Cuarto y mitad de pollo con ternura
(Plaza de las Flores, anexa al Mercado Central. Cádiz)
El Mercado de San Gonzalo de Triana (la "plaza" para los gaditanos) es un espacio multicolor, variopinto y abigarrado. Paseas entre sus puestos y encuentras siempre un motivo para detenerte, no solamente por la calidad del producto, sino por el encanto de los vendedores y de sus charlas con los clientes. Es un lugar de estancia y no solo de paso. Y lo llamo "la plaza" porque, pasando el tiempo, más vuelvo a mis raíces, más me gaditanizo. Es como esos amores que parecen dormidos pero que, a poco que sacudas las sábanas del recuerdo, aparecen radiantes, enteros, como siempre.
Se han puesto ahora de moda los mercados gourmets en los que la gente, a más de comprar viandas escogidas, puede darse a la conversación delante de un pinchito o de un vermut. Cosa grande esta que han hallado ahora los emprendedores, pero que en mi tierra, en Cádiz y en La Isla y en Chiclana, existe desde antiguo. Entonces lo de emprender era cosa de montañeses recios, gente de Santander que llegaba aquí abajo y se asentaba y descubría el comercio.
Como soy la mayor de nueve hermanos me adjudiqué, entre todas las posibles, y porque no quedaba otro remedio, la noble ocupación de ser la compradora, la frecuentadora de plazas y tiendas, porque era el modo mejor de estar en la calle y no tener que "ayudar" en la casa. De resultas de esa elección me ha quedado un desconocimiento total de los "adornos" que toda mujer debe poseer en el dominio de su hogar, una aversión total a las faenas caseras y un gusto muy especial por frecuentar las "plazas", los mercados, los sitios donde el género aparece dispuesto y está diciendo "cómeme".
Así que he conocido desde chica, quizá nueve o diez años, y convenientemente aleccionada, la "plaza nueva" de La Isla, después de que mi madre realizara con su brío habitual esa presentación a los puesteros: "Esta es mi hija y a ver quién me la engaña". El camino a la plaza, que guardo en mi memoria como una fotografía hecha en color, tenía siempre ganas de jota y bulla. En él hallaba siempre la librería Cervantes y allí me demoraba, de modo que el pescado llegaba hasta a agotarse. "¿De dónde vienes, y las acedías?" "Se habían terminado" "¿Y los boquerones?" "No estaban frescos" "¿Y el lenguado para tu padre?" "Me dijo el pescadero que mejor otro día". Y así aprendí a inventar mil y una excusas por no decir la evidente verdad. Que en una esquina de la librería me acomodaba yo entre tebeos, libritos y revistas y echaba horas y horas que pasaban volando.

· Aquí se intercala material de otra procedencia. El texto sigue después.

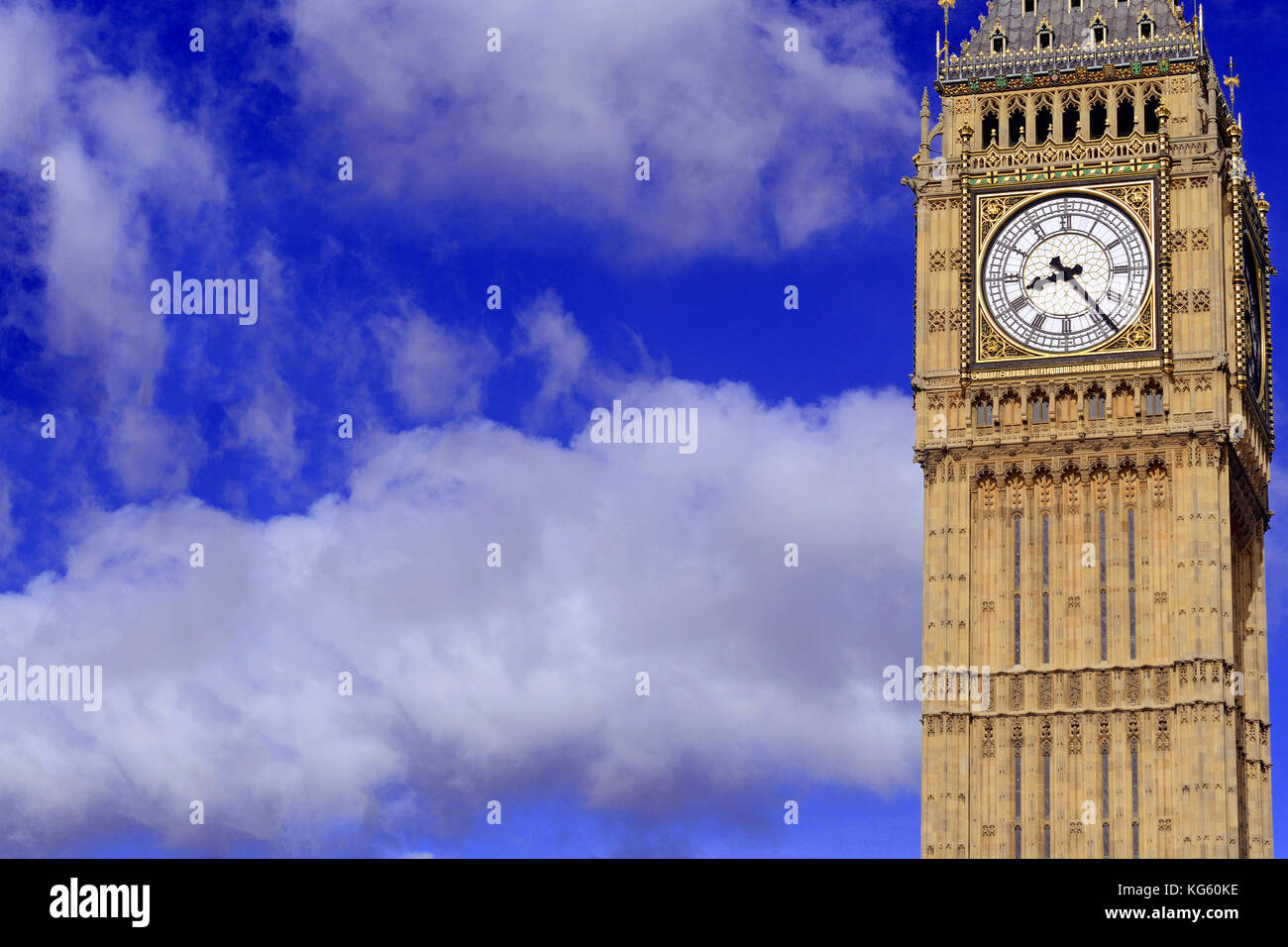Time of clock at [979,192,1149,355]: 8:23
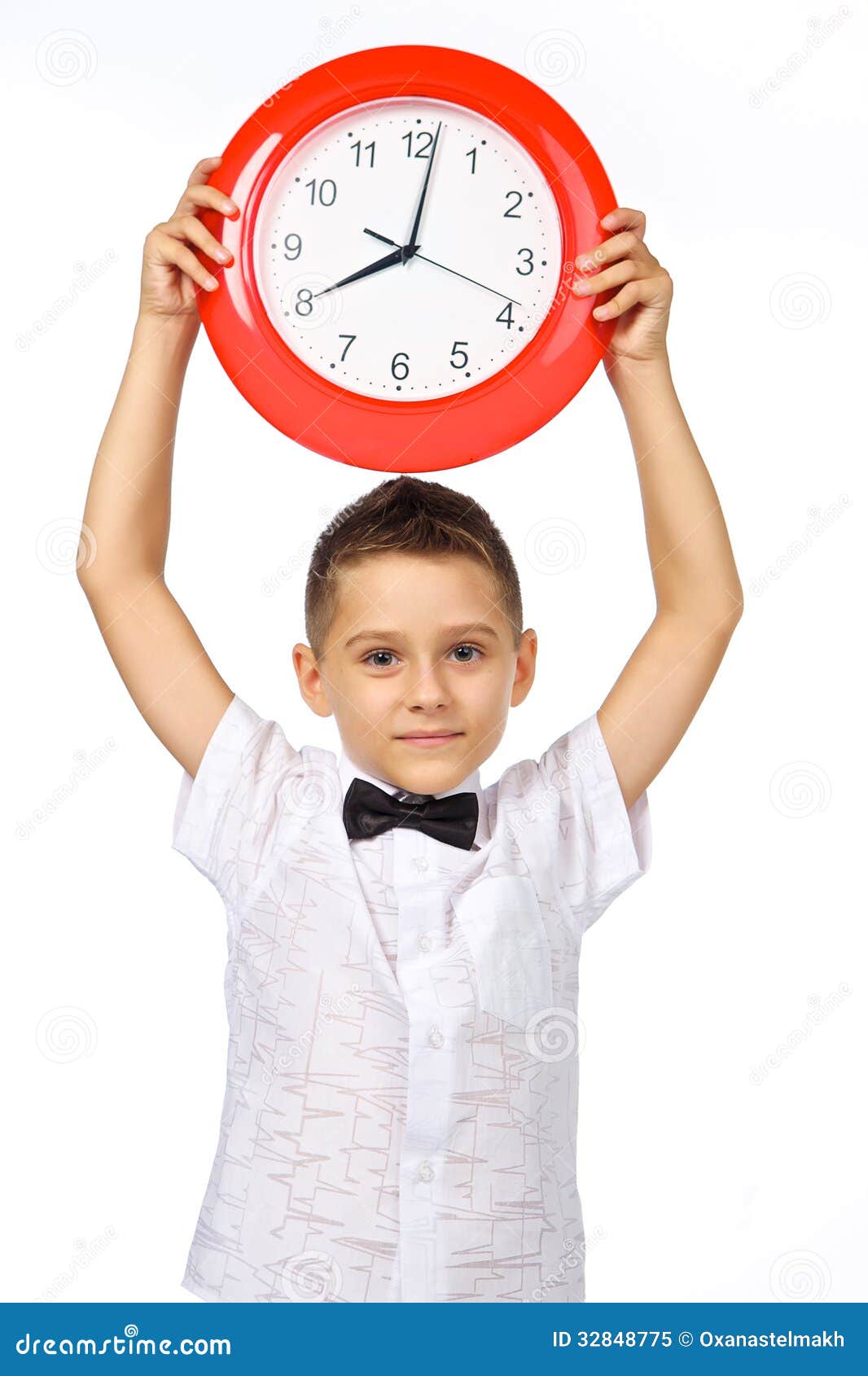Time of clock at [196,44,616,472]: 8:01
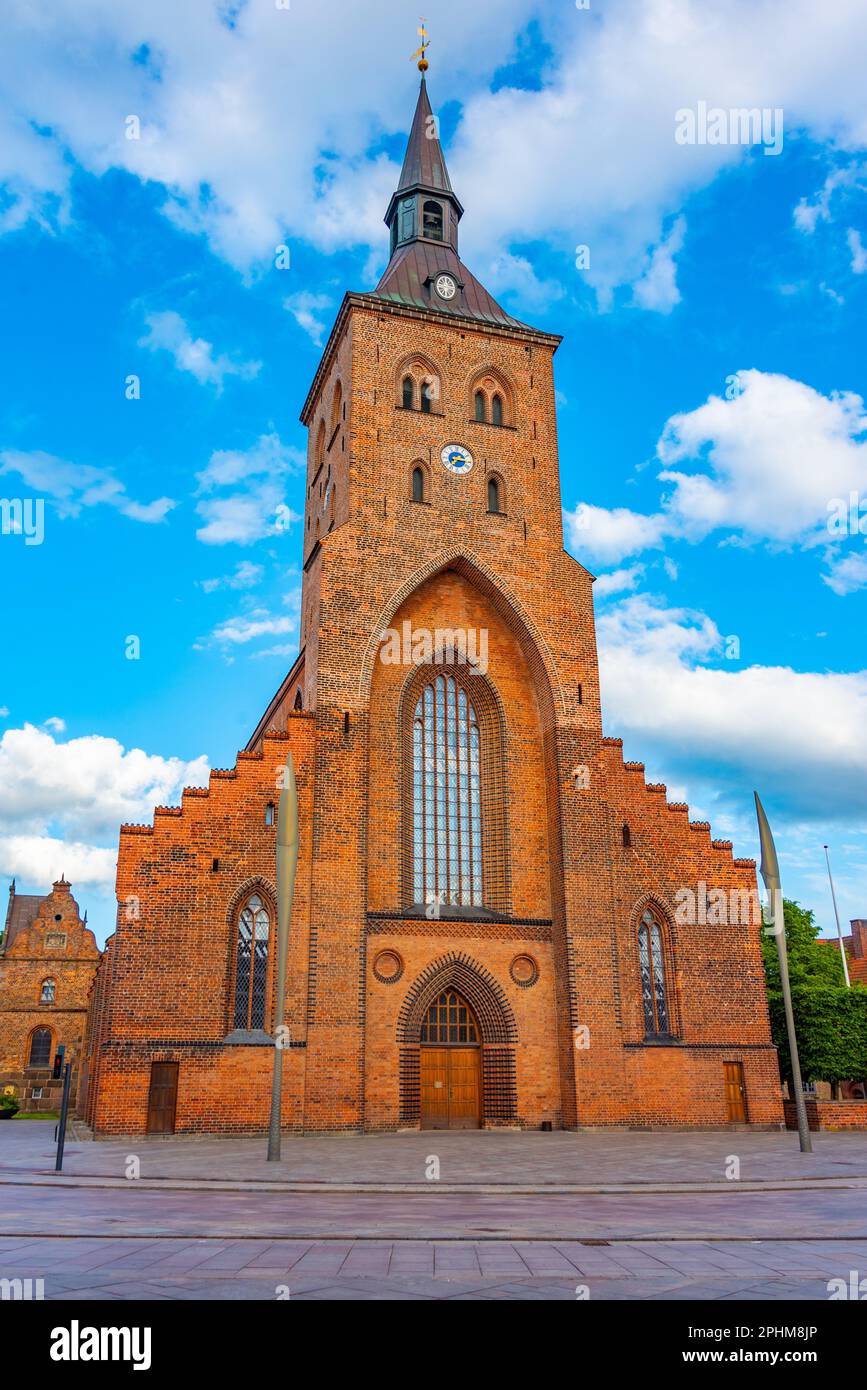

A veces, sin embargo, buscaba entre la gente de las "plazas" motivos ciertos para mi escritura. Encontraba señoras que presumían de compra, chicas desesperadas que se quejaban del marido, abuelas presumiendo de fotos de los nietos, tenderos displicentes, tenderos charlatanes, tenderos embusteros....El zoco de la puerta ofrecía lo mejor, las tagarninas tiernas cortadas a trocitos; los camarones en cartuchos pequeños; las coquinas y las bocas traídas de los esteros. Y también, como ahora, las plantas, las macetas, esos ramos de flores que yo compraba sin tener permiso. "Flores y una revista....¿eso es comida?".
Pensaba en todo esto esta mañana, mientras volvía a la "plaza" después de mucho tiempo. Pensaba en todo esto, lo escribía en la cabeza y ahora pulso el teclado....Contad si son catorce y está hecho.